On a day when two civilians were among those killed in three encounters, 34 patients were referred to the hospital from Shopian. Of the 34, 33 had pellet injuries, ‘mostly in the eye’, while one was brought with a bullet injury, medical superintendent Salim Tak told The Indian Express. Alam, 14, lay on a stretcher outside on the same floor awaiting his turn into the operation theatre and holding his bandaged left eye in his hand. His neighbour Faahid and a cousin had rushed him to the district hospital in Shopian after which he was referred to SMHS. He said Alam was “walking home from the shop and found himself next to the procession when he was attacked by a shower of pellets.”

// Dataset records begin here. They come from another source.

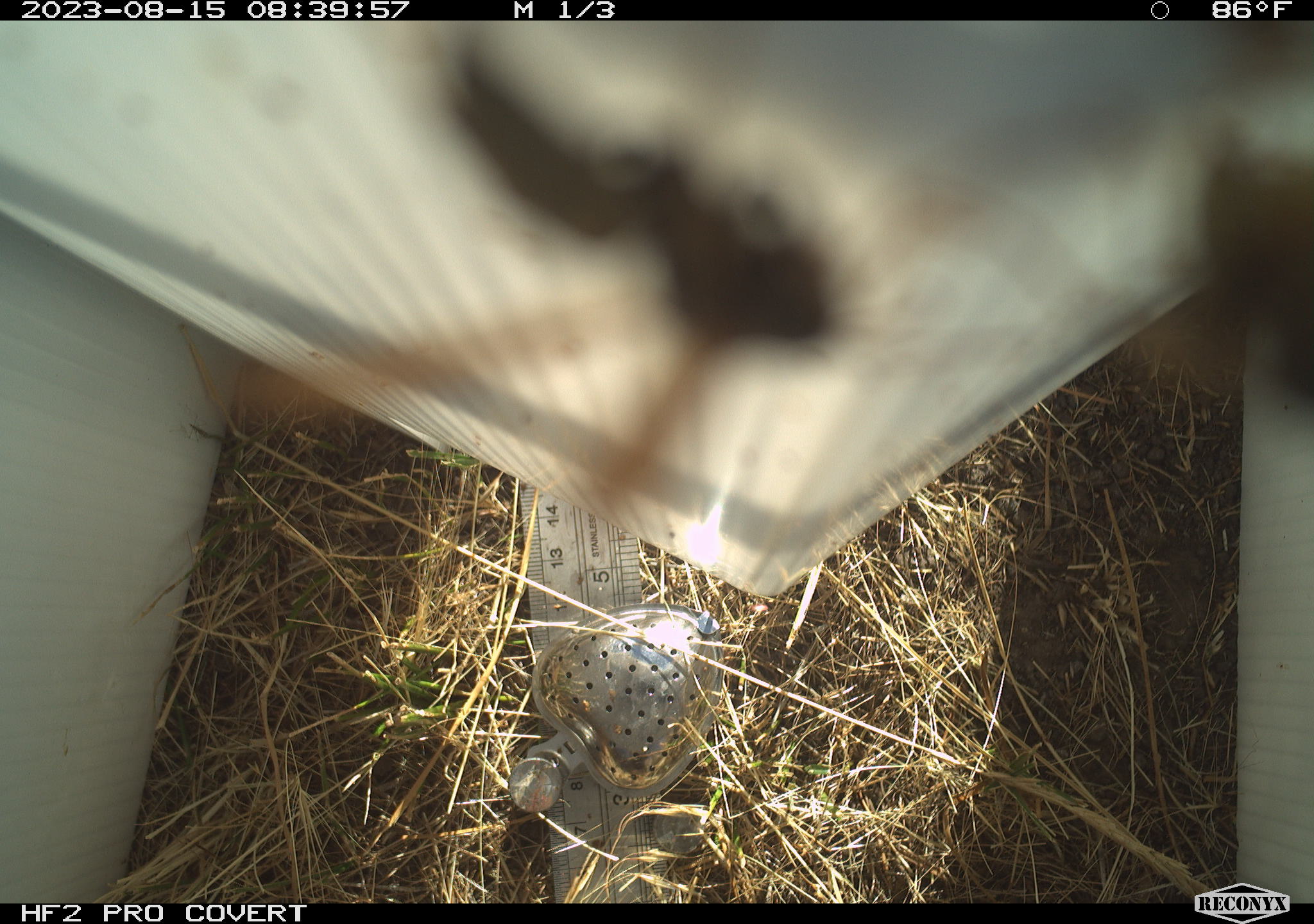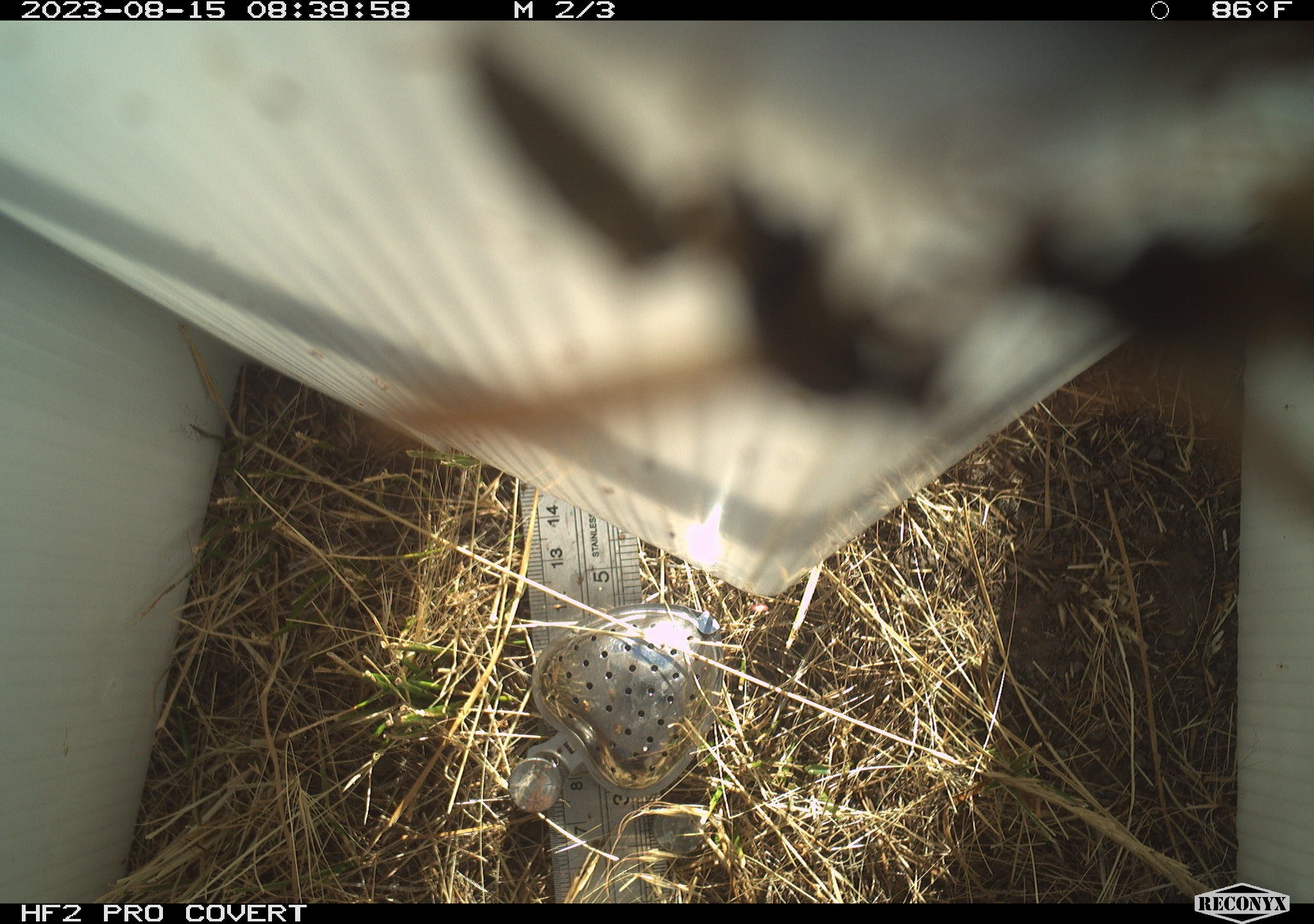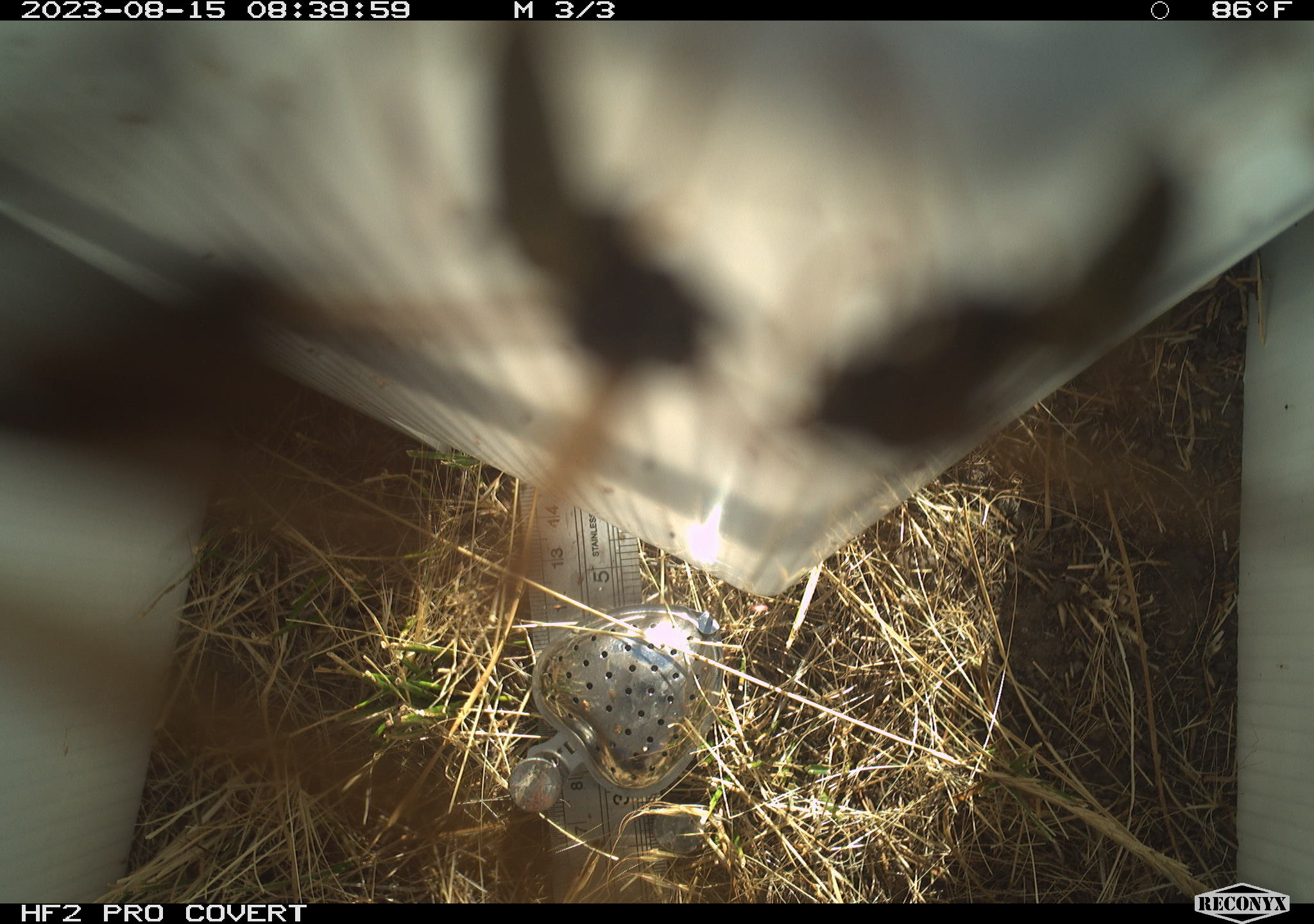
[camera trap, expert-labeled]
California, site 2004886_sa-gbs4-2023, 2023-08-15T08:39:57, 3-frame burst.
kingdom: Animalia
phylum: Arthropoda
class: Insecta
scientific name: Insecta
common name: insect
Insect (Insecta).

Next to him, Adil stood with his eyes fixed towards the OT as his 16-year-old brother was stretchered in. “We left the darsgah together after we heard that tension was building up. When he reached the main road, my brother received pellets on the left side of his body. Both his left arm and left leg were riddled with pellets.” Adil had not called his parents yet and waited to hear the doctor’s opinion before he could beak the news.
Abdul Rashid Shah, his beard grey and a skull cap on his head, said his 15-year-old son was returning from tuition when he was hit by pellets. Shah, a mason, was working on a building when a co-worker called to tell him that his son had been injured. “He has been hit in his eyes. He is one of my two sons, how will I support him if he loses his eyesight?”

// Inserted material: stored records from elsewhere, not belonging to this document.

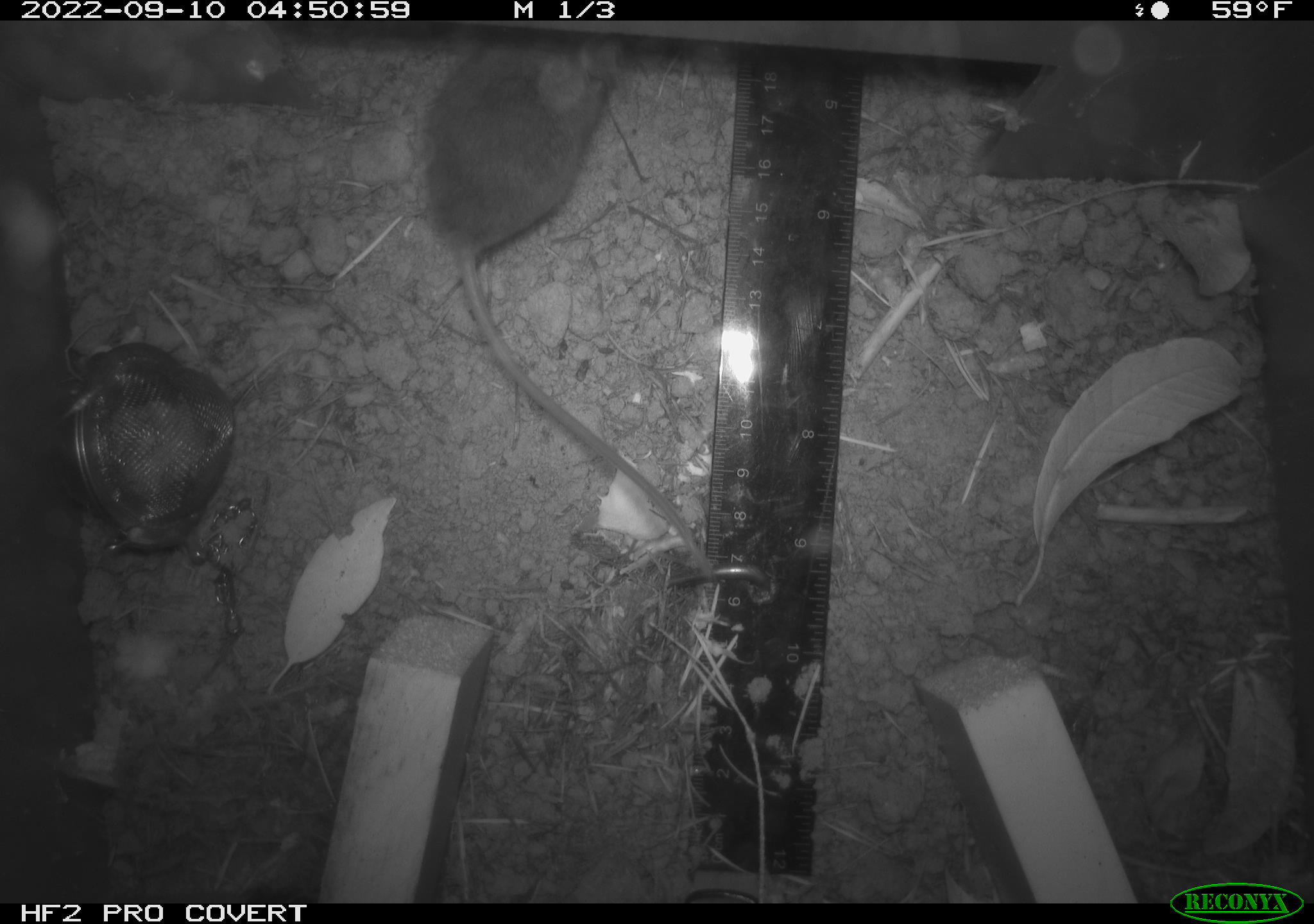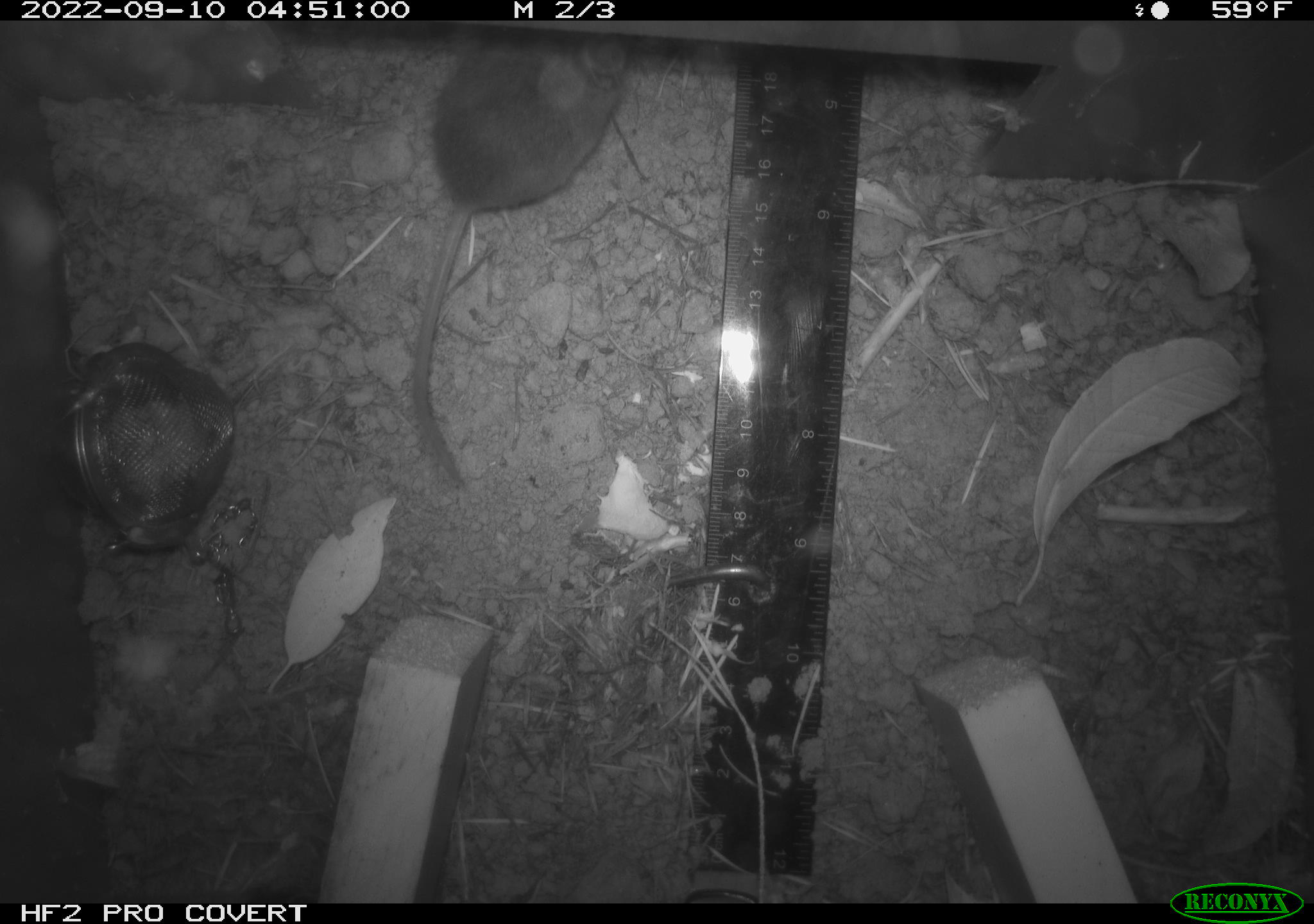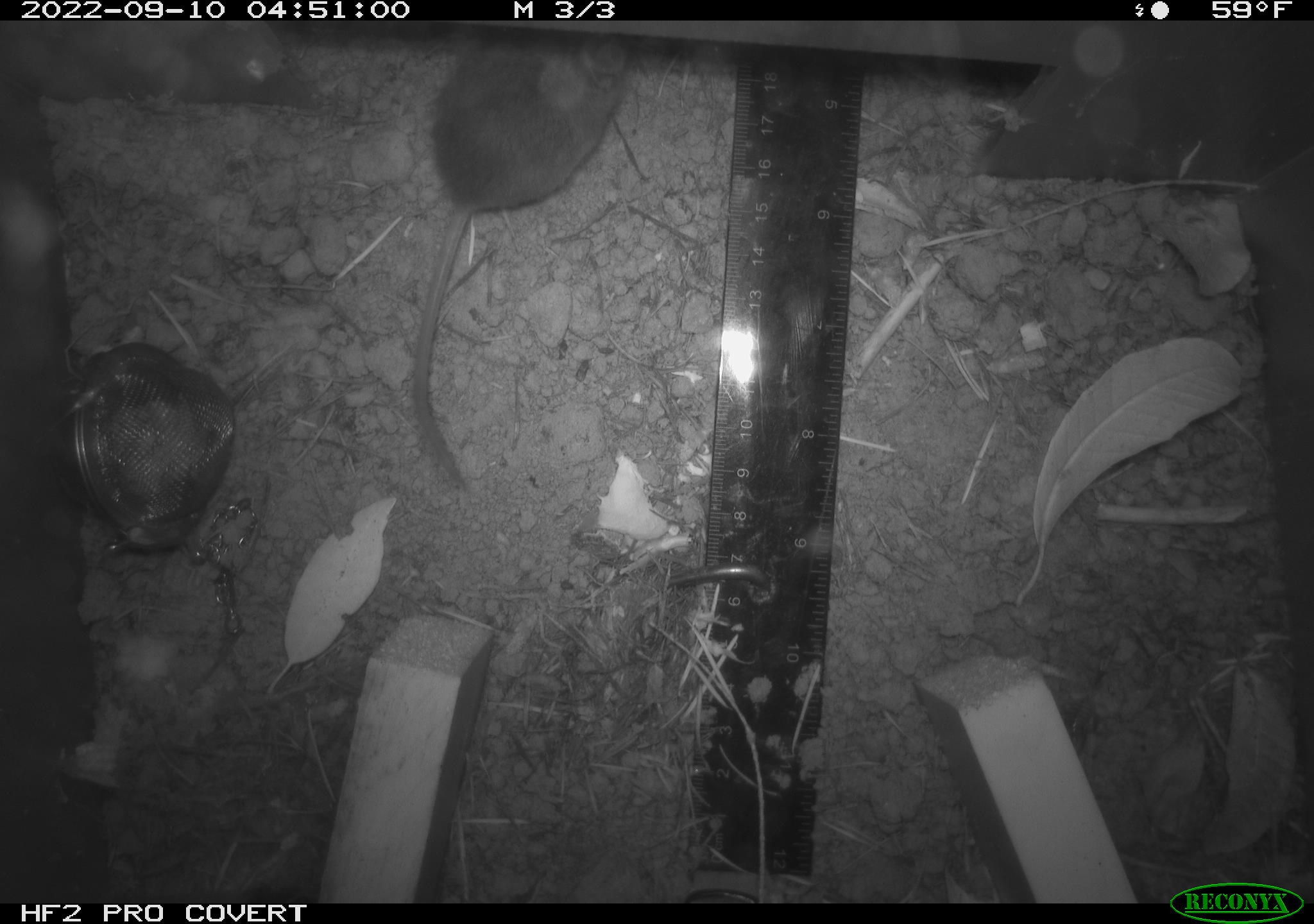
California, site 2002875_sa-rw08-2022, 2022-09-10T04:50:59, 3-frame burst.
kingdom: Animalia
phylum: Chordata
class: Mammalia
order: Rodentia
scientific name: Rodentia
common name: mouse species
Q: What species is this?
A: Mouse species (Rodentia).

Score of attendants consoled one another, exchanged stories and passed water and fruits around. Most of the patients were in their late teens or early 20s.

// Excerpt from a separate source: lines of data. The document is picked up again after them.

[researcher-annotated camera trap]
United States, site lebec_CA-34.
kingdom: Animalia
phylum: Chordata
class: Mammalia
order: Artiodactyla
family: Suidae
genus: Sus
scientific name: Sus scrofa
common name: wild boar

Hospital staff relived episodes from the 2016 agitation, in which over 9,000 pellet victims were brought to the hospital. Ambulance sirens rang through the area and volunteers rushed to clear the roads as more patients were brought in. “They do not look at what they are doing, where they are firing. By aiming straight for their faces, they condemn them to a difficult life,” said a doctor at the hospital.